> [练习要求]
A. 根据TCP拆包粘包一文，在Java中可以配置哪两个参数来设置缓冲区大小？
B. 请从TCP拆包粘包一文停下的位置往下续写。

> [节选段落]
□ □ □

1. TCP的拆包与粘包

TCP是一个流协议，在TCP这一层实际上没有什么“包”的概念（实际上没有所谓的拆包粘包，这都是对上层应用而言的）。

而上层应用却有“包”的概念，所以需要在上层处理好“包”的划分。

1.1. 拆包与粘包的说明

TCP协议的两端是配有缓冲区的，缓冲区的大小可配置（Java中可配置SO_SNDBUF和SO_RCVBUF），不过根据官方文档，这个配置某些操作系统会动态调整。

假设A要给B发送P1,P2两个数据包：

A独立发送P1,P2，且B及时读取了它们——不会发生拆包、粘包
A发送P1,P2，B没有及时读取，之后读取读到2个数据包的所有数据——发生粘包
A发送P1,P2，但某个数据包比较大，导致B一次读取只能读到数据包的一部分，需要多次读取才能读取完全——发送拆包

1.2. 拆包、粘包的原因

拆包的常见原因如下：

发送的数据大于缓冲（两端的）大小
发送的数据大于MSS，TCP会拆成多个IP报文
发送的数据，陷入传输层后，数据报的大小大于MTU，IP层会拆成多个片段

粘包的常见原因如下：

发送的数据小于发送端缓冲大小，客户端多次写入缓冲区后才发送出去
接收端的缓冲区较大，且没有及时读取缓冲区的数据

1.3. 解决方法

常见的解决方法有如下几个，都是比较简单的：

给数据包头部添加一个长度标识
设置数据包的长度必须是定长（不足补0）
数据包之间设置特殊符号作为边界

当然也可以自己实现一个复杂的协议解决拆包粘包的问题

而Netty自身提供了以上3种的解码器，以解决拆包粘包的问题，它们对应的是：

LengthFieldBasedFrameDecoder
FixedLengthFrameDecoder
DelimiterBasedFrameDecoder, LineBasedFrameDecoder

通常第一种方式能解决大部分的需求，下面将会分析LengthFieldBasedFrameDecoder是如何处理拆包粘包的问题。

2. Netty的`LengthFieldBasedFrameDecoder`

该拆包器是ChannelInboundHandler，所以配置客户端/服务端是需要加到pipeline的头部。

该拆包器是基于长度的策略。

2.1. 构造方法

public LengthFieldBasedFrameDecoder(
        ByteOrder byteOrder, int maxFrameLength, int lengthFieldOffset, int lengthFieldLength,
        int lengthAdjustment, int initialBytesToStrip, boolean failFast) {
    // ...

□ □ □

> [数据行]
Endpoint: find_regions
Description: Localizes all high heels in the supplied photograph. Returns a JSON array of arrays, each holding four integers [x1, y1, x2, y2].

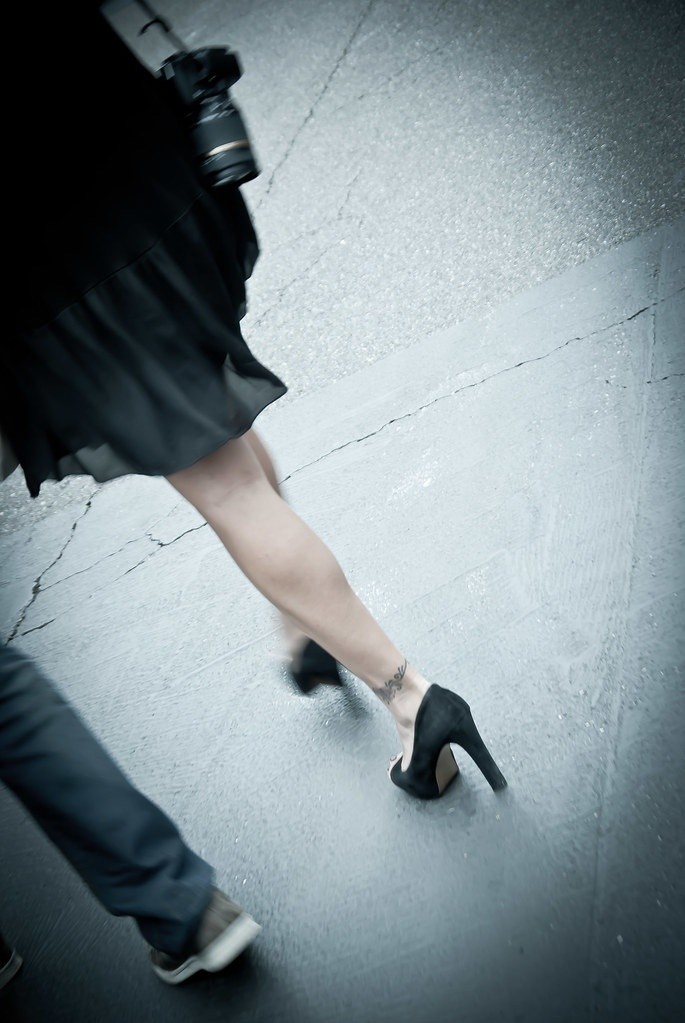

□ □ □

> [练习答案]
A. SO_SNDBUF和SO_RCVBUF。

B.
    this.byteOrder = byteOrder; // 长度域的大小端
    this.maxFrameLength = maxFrameLength; // 数据包最大长度
    this.lengthFieldOffset = lengthFieldOffset; // 长度域在数据包的偏移量
    this.lengthFieldLength = lengthFieldLength; // 长度域的长度
    this.lengthAdjustment = lengthAdjustment; // 长度域的调整值
    lengthFieldEndOffset = lengthFieldOffset + lengthFieldLength;
    this.initialBytesToStrip = initialBytesToStrip; // 构造好数据包后,截掉指定长度的数据
    this.failFast = failFast; // 若为true,只要长度域的值超过最大长度,就报异常;否则读完整个数据包后再校验长度,若超过才抛异常
}

构造方法的参数说明都在上面的注释上。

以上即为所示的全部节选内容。